═══ Selection ═══

The Baji master Liu Yunqiao also studied Six-Harmony Mantis (alongside his Bagua) — one reason his Wutan transmission carries a mantis thread.
Character
Soft entry, hidden hardness: "以柔入手,柔裡調剛" — soft on contact, the power concealed and released from within; hard and soft completing each other (剛柔並濟).
Few hooks: where the other branches are built around the mantis hook, Six-Harmony minimises it — a defining contrast.
Internal coordination (the six harmonies) over external shape; sticking, absorbing, and short, sudden issuing.
The forms — the six core sequences (六趟)
The 張詳三 (Zhang Xiangsan) Taiwan line teaches its empty-hand art as six core sequences (六趟), plus the Short Hammer and a compact Six-Harmony Fist. Each now has a full move-by-move script page here; the lists are the lineage's own 拳譜 (6h-mantis.org):
# | Form 中文 | English | Postures | Script |
|---|---|---|---|---|
一趟 | 鐵齒 / 鐵刺 | Iron Tooth | 32 | ✅ page |
二趟 | 善手奔 / 先手奔 | First-Hand Rush | 37 | ✅ page |
三趟 | 鏡裡藏花 | Hidden Flower in the Mirror | 33 | ✅ page |
四趟 | 截手圈 | Intercepting-Hand Circle | 27 | ✅ page |
五趟 | 葉底藏花 | Hidden Flower Beneath the Leaf | 23 | ✅ page |
六趟 | 雙封 | Double Seal | 39 | ✅ page |
— | 六合短捶 | Short Hammer | 50 | ✅ page |
— | 六合拳 | Six-Harmony Fist | 20 | ✅ page |
All six core sequences share the same closing run — 進步跺腳 → 破膝 → 掛耳圈.

═══

▶ **Directions**
1. Reproduce the Six-Harmony Mantis passage word for word, starting with "The 張詳三 (Zhang" and going on through "進步跺腳 → 破膝 → 掛耳圈.".
2. Continue the Six-Harmony Mantis passage from its final sentence onward.

═══ Supplied material ═══

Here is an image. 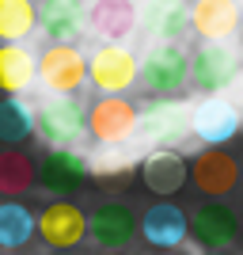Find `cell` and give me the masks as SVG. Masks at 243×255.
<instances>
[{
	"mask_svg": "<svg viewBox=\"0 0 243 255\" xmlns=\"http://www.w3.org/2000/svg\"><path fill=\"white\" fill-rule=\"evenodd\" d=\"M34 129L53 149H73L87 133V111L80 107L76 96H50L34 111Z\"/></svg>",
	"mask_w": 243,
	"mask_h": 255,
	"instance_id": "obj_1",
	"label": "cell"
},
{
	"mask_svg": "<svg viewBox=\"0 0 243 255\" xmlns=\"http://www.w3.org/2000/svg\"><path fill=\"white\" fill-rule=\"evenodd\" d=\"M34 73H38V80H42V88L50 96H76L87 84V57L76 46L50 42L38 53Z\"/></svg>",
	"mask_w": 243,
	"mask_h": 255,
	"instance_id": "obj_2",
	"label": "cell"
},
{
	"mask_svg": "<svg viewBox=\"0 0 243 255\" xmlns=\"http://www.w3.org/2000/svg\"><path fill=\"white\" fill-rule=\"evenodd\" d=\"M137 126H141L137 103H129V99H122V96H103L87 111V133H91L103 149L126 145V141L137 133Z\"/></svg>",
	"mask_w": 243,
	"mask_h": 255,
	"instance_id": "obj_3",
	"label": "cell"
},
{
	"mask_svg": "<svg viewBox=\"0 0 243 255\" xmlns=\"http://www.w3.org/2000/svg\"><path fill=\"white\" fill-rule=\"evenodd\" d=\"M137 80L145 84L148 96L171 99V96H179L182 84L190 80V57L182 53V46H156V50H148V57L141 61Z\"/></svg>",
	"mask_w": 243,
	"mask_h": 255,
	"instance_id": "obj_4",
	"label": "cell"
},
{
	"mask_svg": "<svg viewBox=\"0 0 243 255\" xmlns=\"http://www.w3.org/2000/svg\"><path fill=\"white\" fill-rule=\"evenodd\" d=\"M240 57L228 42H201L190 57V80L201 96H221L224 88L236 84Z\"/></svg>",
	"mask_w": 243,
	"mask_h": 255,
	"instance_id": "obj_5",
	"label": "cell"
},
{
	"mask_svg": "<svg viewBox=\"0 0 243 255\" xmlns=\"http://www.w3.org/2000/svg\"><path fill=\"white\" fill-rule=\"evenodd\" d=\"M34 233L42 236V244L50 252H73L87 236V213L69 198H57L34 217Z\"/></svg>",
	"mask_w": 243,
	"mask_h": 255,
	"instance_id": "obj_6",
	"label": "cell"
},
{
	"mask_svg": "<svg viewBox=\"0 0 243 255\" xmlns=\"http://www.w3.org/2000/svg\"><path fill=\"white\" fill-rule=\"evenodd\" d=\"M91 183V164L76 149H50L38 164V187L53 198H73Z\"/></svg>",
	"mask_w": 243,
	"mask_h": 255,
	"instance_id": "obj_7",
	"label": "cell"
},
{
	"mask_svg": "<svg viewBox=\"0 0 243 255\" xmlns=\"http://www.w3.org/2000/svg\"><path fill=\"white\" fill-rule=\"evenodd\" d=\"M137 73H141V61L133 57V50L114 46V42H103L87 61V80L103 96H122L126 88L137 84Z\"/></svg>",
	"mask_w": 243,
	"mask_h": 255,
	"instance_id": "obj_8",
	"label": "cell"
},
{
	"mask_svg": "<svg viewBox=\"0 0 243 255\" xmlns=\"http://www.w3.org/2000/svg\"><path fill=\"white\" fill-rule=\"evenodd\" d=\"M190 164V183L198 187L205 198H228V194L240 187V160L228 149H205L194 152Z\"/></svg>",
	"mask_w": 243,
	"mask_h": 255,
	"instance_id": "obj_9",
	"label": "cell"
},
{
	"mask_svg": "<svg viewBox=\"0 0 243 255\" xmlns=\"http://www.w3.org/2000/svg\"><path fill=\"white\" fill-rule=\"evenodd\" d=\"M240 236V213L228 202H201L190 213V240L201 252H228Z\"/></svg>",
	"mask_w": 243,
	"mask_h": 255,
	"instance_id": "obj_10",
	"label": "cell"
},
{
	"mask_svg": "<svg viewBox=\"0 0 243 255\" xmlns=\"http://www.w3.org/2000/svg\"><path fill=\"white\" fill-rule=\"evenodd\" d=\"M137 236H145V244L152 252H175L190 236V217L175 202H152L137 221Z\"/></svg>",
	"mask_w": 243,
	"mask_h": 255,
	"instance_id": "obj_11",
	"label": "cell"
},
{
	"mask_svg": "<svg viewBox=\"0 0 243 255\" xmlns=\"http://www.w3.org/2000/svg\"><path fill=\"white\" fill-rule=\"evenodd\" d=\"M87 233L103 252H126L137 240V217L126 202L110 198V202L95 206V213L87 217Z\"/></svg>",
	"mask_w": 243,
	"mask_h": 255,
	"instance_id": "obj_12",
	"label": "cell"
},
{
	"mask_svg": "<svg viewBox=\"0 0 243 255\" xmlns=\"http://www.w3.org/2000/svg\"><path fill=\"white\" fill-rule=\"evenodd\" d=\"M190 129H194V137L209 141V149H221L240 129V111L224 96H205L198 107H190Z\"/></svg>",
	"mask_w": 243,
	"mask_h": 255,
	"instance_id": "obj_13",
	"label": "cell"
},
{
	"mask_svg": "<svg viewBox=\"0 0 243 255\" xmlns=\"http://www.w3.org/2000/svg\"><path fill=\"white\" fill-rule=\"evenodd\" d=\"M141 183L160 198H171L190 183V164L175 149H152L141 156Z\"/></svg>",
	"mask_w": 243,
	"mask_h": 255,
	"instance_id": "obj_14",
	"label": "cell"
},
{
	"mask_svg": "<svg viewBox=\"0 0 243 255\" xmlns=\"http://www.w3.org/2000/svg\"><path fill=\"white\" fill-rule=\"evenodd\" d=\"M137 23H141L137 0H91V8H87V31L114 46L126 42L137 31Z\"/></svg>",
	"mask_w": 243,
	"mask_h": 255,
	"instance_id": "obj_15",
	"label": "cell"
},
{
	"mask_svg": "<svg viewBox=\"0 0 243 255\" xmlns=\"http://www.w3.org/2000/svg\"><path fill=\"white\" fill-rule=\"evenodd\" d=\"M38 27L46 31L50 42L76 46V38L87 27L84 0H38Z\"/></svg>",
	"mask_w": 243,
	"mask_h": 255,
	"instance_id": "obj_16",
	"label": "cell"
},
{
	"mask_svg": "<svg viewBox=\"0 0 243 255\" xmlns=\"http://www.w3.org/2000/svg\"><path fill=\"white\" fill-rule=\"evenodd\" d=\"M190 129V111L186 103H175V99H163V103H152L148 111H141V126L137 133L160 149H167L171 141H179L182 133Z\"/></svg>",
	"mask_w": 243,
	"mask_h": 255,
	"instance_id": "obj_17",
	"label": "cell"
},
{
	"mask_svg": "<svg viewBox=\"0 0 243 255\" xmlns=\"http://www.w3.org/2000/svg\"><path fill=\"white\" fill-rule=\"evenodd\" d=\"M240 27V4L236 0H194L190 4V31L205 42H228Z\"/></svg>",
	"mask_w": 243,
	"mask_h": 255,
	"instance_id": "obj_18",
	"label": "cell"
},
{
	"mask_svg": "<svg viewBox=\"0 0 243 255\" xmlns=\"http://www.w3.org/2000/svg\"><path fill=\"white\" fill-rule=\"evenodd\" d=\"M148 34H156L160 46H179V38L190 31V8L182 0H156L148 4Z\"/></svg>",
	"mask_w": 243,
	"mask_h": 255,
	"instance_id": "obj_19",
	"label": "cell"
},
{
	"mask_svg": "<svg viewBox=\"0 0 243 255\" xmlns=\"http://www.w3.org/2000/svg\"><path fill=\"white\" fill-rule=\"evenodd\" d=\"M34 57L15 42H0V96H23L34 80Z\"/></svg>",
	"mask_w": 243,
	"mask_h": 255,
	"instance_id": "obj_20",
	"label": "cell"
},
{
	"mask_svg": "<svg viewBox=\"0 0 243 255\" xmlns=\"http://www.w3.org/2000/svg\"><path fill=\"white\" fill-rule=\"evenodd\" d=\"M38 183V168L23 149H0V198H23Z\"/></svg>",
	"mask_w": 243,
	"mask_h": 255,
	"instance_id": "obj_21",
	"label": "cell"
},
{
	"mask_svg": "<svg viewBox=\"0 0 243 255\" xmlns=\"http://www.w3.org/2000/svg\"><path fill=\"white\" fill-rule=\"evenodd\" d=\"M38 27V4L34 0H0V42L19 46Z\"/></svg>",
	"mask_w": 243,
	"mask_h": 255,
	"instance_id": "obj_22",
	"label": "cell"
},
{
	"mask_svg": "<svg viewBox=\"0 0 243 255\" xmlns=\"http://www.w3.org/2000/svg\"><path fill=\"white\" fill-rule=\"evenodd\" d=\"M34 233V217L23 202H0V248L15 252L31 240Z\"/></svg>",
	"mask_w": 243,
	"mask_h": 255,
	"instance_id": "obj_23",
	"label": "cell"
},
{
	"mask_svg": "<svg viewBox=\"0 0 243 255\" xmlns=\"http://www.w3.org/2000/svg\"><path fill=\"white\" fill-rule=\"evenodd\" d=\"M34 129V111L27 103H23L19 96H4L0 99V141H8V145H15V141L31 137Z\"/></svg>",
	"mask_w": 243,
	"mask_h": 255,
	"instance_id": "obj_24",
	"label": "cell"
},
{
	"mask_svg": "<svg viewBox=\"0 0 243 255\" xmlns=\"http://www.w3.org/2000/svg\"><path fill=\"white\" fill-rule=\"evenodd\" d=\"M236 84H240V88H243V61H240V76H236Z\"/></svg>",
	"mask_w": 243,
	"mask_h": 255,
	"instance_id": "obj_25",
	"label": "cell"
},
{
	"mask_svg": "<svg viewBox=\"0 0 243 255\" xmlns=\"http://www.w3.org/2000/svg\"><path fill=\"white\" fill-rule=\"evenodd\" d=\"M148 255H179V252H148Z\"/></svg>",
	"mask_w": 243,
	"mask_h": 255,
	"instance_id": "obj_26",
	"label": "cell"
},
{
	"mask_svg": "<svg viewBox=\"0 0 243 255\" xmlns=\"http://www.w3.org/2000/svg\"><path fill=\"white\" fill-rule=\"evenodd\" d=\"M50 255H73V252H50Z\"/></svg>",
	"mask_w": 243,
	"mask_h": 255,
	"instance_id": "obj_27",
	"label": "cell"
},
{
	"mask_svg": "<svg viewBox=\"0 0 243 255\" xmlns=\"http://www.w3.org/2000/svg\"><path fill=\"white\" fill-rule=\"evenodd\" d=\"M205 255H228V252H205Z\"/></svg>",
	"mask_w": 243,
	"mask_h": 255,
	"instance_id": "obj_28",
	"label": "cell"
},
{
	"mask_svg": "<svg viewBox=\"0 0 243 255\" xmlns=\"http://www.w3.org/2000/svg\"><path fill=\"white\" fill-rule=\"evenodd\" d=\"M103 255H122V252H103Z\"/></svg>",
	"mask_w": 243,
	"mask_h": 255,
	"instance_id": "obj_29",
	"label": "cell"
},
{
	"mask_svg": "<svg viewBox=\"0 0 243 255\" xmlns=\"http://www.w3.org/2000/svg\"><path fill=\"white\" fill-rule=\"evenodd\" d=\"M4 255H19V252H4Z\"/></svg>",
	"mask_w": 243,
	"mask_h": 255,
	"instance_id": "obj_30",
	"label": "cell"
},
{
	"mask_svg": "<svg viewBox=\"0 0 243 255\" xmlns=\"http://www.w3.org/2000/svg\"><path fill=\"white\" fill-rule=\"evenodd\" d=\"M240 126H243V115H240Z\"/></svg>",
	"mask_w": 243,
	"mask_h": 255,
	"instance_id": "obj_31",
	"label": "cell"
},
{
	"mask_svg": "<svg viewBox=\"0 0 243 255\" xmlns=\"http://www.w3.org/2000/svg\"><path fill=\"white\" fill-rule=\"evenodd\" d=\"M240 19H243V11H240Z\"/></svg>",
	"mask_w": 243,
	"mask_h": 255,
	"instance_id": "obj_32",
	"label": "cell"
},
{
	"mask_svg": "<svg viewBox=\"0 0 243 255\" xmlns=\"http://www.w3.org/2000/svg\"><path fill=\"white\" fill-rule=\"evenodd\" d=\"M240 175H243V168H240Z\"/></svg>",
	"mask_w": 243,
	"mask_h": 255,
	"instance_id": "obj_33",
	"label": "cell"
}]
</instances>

═══
═══ Supplied material ═══

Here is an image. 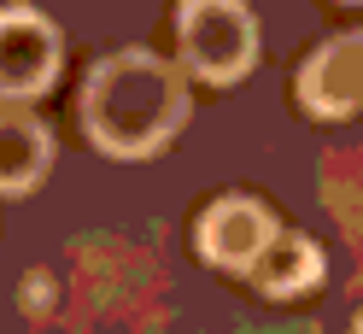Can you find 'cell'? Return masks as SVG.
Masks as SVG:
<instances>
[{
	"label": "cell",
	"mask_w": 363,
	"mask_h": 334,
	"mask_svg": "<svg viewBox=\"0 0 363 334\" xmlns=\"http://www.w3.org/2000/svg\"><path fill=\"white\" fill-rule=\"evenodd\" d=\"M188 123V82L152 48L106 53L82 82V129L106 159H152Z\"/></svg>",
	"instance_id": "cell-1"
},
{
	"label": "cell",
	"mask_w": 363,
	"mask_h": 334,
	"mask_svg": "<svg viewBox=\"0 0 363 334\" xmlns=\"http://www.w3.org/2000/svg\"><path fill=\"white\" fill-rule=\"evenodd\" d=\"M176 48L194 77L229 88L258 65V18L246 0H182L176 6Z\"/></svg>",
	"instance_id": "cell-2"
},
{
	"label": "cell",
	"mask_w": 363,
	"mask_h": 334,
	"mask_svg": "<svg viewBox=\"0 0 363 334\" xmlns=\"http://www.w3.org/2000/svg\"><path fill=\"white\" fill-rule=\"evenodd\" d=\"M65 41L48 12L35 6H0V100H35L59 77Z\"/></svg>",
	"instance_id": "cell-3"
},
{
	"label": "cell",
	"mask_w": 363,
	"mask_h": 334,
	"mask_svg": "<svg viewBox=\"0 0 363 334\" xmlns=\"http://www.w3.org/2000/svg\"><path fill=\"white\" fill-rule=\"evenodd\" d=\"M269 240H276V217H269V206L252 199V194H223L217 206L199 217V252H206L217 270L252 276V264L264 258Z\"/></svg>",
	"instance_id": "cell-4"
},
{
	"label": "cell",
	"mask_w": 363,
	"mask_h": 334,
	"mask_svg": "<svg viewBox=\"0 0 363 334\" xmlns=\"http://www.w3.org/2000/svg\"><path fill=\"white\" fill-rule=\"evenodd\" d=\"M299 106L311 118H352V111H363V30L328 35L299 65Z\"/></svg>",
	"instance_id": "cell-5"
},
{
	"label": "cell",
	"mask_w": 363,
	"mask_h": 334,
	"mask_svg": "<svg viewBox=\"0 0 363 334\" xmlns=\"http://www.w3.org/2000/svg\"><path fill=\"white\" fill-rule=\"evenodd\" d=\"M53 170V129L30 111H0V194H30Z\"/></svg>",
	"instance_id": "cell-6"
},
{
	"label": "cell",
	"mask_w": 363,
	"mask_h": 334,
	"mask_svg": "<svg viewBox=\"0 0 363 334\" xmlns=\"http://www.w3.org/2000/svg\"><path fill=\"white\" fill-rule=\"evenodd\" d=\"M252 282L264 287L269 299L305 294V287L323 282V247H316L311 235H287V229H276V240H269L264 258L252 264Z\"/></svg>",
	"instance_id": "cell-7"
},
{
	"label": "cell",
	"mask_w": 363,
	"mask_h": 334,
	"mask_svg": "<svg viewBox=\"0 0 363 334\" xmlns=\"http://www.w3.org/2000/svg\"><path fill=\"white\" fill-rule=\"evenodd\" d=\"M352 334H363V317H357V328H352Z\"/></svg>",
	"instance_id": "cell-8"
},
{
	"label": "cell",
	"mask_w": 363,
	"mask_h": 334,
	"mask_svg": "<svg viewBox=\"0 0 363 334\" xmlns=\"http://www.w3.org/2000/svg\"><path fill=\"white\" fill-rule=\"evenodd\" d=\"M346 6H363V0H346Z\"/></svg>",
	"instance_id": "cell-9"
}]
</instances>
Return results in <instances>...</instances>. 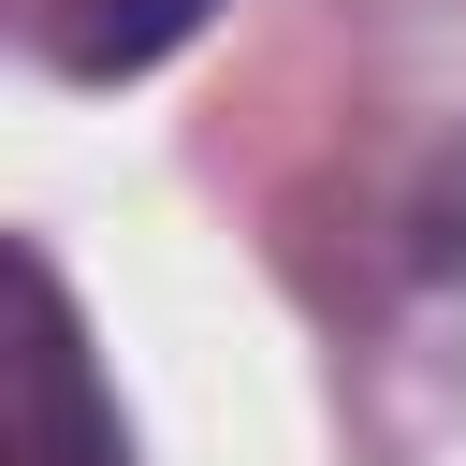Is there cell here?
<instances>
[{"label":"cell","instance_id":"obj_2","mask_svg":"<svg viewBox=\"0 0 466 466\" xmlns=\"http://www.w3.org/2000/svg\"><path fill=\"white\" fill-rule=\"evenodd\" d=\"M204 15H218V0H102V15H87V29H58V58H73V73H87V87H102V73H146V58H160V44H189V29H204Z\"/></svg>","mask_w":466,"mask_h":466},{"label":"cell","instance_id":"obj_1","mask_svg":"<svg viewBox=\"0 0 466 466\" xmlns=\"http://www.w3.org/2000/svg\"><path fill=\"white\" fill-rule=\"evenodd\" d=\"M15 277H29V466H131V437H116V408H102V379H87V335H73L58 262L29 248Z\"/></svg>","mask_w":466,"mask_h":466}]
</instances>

═══
═══ Supplied material ═══

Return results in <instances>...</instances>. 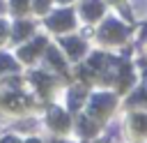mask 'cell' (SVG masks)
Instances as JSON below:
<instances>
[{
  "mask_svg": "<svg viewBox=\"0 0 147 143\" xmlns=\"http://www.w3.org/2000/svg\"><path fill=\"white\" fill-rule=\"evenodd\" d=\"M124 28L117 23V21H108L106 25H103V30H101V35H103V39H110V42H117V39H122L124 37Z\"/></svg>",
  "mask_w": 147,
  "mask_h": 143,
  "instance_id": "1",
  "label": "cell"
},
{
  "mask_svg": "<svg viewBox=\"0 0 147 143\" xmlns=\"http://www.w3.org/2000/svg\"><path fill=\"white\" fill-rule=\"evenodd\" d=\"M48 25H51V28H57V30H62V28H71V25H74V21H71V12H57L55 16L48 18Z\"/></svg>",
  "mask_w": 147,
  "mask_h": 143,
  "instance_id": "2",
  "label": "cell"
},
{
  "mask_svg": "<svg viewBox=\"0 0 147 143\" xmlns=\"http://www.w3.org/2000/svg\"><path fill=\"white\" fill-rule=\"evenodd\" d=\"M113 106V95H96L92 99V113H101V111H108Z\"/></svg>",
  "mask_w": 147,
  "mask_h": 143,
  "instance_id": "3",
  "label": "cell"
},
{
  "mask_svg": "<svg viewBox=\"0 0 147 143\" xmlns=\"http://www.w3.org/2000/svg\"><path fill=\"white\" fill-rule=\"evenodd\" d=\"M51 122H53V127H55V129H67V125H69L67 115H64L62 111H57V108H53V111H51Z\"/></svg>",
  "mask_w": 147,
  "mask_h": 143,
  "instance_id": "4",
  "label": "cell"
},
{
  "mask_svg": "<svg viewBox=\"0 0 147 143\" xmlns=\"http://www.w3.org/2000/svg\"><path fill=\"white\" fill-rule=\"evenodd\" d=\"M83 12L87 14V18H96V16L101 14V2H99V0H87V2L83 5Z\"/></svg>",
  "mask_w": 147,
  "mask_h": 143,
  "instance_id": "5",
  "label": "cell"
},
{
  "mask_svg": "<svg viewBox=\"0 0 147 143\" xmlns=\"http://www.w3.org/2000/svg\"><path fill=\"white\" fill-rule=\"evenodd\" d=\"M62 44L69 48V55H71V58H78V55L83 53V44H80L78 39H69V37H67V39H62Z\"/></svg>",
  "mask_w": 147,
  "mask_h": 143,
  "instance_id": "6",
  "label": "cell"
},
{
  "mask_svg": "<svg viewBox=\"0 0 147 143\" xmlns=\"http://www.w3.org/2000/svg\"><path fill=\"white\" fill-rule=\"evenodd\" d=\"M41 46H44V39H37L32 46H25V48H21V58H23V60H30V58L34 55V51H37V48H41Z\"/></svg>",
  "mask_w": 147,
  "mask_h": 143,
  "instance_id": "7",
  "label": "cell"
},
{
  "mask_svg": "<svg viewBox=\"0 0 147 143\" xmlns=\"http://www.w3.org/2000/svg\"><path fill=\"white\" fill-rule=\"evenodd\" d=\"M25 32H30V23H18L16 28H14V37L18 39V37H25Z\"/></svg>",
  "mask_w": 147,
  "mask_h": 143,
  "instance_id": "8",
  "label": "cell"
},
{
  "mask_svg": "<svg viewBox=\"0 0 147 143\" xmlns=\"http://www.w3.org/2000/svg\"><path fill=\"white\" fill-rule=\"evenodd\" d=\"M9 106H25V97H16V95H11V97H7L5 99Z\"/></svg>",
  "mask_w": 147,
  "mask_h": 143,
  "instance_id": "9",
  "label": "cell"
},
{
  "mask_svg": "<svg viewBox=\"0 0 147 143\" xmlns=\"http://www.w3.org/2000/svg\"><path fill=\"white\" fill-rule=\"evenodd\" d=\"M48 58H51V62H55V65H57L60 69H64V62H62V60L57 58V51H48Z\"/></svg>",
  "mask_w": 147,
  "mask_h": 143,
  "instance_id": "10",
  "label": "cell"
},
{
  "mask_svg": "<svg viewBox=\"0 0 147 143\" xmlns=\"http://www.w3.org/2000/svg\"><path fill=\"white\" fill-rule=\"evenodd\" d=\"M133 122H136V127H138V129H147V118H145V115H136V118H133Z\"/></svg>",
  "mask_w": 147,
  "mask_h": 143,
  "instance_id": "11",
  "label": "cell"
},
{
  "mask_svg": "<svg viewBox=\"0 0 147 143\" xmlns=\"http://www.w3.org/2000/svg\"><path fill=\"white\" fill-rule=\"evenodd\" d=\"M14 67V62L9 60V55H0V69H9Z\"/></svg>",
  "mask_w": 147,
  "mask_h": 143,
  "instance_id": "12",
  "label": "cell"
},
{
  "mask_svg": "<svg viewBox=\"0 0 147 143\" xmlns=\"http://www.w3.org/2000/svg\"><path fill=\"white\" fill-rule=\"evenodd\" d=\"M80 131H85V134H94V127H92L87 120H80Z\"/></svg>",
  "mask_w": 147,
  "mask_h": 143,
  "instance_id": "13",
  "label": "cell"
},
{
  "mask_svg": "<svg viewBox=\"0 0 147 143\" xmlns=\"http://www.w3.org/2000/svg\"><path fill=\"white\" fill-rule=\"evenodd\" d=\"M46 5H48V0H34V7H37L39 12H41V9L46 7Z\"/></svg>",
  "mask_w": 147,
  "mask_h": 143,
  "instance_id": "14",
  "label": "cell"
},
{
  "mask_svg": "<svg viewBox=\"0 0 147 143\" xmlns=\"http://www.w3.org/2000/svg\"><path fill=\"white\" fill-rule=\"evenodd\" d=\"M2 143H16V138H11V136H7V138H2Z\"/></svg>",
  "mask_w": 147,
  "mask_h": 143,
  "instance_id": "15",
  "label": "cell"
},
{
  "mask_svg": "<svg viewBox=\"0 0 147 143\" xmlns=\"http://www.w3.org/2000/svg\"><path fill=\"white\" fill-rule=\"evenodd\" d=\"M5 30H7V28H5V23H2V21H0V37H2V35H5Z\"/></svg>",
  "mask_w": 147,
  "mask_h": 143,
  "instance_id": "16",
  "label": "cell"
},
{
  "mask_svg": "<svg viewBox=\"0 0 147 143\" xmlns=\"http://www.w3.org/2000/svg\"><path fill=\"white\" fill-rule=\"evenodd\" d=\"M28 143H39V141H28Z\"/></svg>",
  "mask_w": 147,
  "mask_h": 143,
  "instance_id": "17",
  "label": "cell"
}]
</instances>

═══

▶ **Outputs**
1.
The 張詳三 (Zhang Xiangsan) Taiwan line teaches its empty-hand art as six core sequences (六趟), plus the Short Hammer and a compact Six-Harmony Fist. Each now has a full move-by-move script page here; the lists are the lineage's own 拳譜 (6h-mantis.org):
# | Form 中文 | English | Postures | Script |
|---|---|---|---|---|
一趟 | 鐵齒 / 鐵刺 | Iron Tooth | 32 | ✅ page |
二趟 | 善手奔 / 先手奔 | First-Hand Rush | 37 | ✅ page |
三趟 | 鏡裡藏花 | Hidden Flower in the Mirror | 33 | ✅ page |
四趟 | 截手圈 | Intercepting-Hand Circle | 27 | ✅ page |
五趟 | 葉底藏花 | Hidden Flower Beneath the Leaf | 23 | ✅ page |
六趟 | 雙封 | Double Seal | 39 | ✅ page |
— | 六合短捶 | Short Hammer | 50 | ✅ page |
— | 六合拳 | Six-Harmony Fist | 20 | ✅ page |
All six core sequences share the same closing run — 進步跺腳 → 破膝 → 掛耳圈.

2.
The branch's technical heart is the 《六合螳螂拳手法真傳秘訣》— the Zhaiyao "93 hands" (摘要九十三手); no clean open posture-list of it has surfaced (it survives chiefly in Zhang Xiangsan's printed book). The 照面燈 (Lamp-to-the-Face) named in older inventories belongs to the mainland 招遠 (趙春合) line and likewise has no open script.
Video
Praying Mantis on Film — incl. the 蔡永煌 and 張道錦 Six-Harmony lineage series
See also
Praying Mantis (螳螂拳) — the parent system & branch tree
Seven Star Mantis — the harder, hook-centred contrast branch
Liu Yunqiao (劉雲樵) — studied Six-Harmony Mantis alongside Baji
Eight Step Mantis — the other modern-synthesis branch
Sources
[1] 六合螳螂拳, Chinese Wikipedia (zh.wikipedia.org/wiki/六合螳螂拳) — the Wei Delin → Lin Shichun → Ding Zicheng lineage, the forms, and the soft "hidden-hard" character.
[2] 丁子成:跨越兩岸的六合螳螂拳, HK01 (hk01.com) and the 6h-mantis.org lineage site — Ding Zicheng's iron-palm reputation and the Zhang Xiangsan transmission to Taiwan.
[3] 徐紀 (Adam Hsu), 六合螳螂拳法述略 — a practitioner's overview of the branch's method.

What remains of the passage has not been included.